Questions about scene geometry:
------------

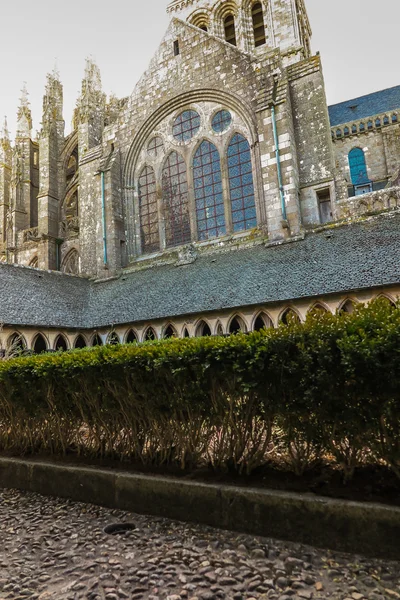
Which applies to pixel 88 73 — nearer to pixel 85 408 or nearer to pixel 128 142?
pixel 128 142

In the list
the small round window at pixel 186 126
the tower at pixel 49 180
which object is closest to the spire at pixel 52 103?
the tower at pixel 49 180

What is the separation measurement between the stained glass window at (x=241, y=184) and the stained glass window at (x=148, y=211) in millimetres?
3982

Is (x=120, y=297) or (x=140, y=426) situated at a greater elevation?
(x=120, y=297)

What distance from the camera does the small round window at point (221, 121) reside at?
18078 mm

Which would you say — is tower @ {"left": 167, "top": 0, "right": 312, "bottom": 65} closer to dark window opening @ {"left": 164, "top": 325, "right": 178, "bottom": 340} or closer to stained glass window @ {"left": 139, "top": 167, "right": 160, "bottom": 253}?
stained glass window @ {"left": 139, "top": 167, "right": 160, "bottom": 253}

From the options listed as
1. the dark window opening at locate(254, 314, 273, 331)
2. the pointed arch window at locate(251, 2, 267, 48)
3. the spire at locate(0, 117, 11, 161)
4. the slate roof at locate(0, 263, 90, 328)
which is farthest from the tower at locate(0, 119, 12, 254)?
the dark window opening at locate(254, 314, 273, 331)

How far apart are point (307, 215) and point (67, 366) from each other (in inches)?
499

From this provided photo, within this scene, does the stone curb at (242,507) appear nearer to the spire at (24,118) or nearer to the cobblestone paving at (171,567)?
the cobblestone paving at (171,567)

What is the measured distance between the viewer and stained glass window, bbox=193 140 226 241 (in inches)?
713

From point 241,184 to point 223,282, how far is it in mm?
6078

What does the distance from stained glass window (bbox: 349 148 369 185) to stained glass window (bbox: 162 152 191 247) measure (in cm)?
1306

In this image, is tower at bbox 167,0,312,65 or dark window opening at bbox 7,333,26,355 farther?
tower at bbox 167,0,312,65

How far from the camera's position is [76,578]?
3166 mm

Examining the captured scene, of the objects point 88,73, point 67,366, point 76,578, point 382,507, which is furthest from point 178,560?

------------

§ **Problem to solve**: Nothing but the pictures may be dropped; output the records above exactly.

§ **The output**:
Which applies to pixel 88 73 — nearer to pixel 85 408 or nearer to pixel 128 142?
pixel 128 142

In the list
the small round window at pixel 186 126
the tower at pixel 49 180
which object is closest to the spire at pixel 52 103?
the tower at pixel 49 180

What is the separation measurement between the stained glass window at (x=241, y=184) and the stained glass window at (x=148, y=211) in millimetres?
3982

Is (x=120, y=297) or (x=140, y=426) situated at a greater elevation?
(x=120, y=297)

What distance from the camera does the small round window at point (221, 121) reside at?
18078 mm

Which would you say — is tower @ {"left": 167, "top": 0, "right": 312, "bottom": 65} closer to dark window opening @ {"left": 164, "top": 325, "right": 178, "bottom": 340} or closer to stained glass window @ {"left": 139, "top": 167, "right": 160, "bottom": 253}?
stained glass window @ {"left": 139, "top": 167, "right": 160, "bottom": 253}

From the options listed as
1. the dark window opening at locate(254, 314, 273, 331)
2. the pointed arch window at locate(251, 2, 267, 48)
3. the spire at locate(0, 117, 11, 161)
4. the slate roof at locate(0, 263, 90, 328)
which is farthest from the tower at locate(0, 119, 12, 254)?
the dark window opening at locate(254, 314, 273, 331)

How far apart are point (307, 215) and point (67, 366) from each other (in inches)?
499

From this provided photo, within this scene, does the stone curb at (242,507) appear nearer to the spire at (24,118) or nearer to the cobblestone paving at (171,567)?
the cobblestone paving at (171,567)

What is the measured distance between the viewer and stained glass window, bbox=193 140 226 241 (in inches)?
713

From point 241,184 to point 223,282, how far is it in mm?
6078

What does the distance from stained glass window (bbox: 349 148 369 185) to stained glass window (bbox: 162 152 191 247) measure (in cm)?
1306

In this image, is tower at bbox 167,0,312,65 or dark window opening at bbox 7,333,26,355 farther?
tower at bbox 167,0,312,65

How far from the camera's position is [76,578]?
3166 mm

Examining the captured scene, of the objects point 88,73, point 67,366, point 76,578, point 382,507, which is furthest from point 178,560?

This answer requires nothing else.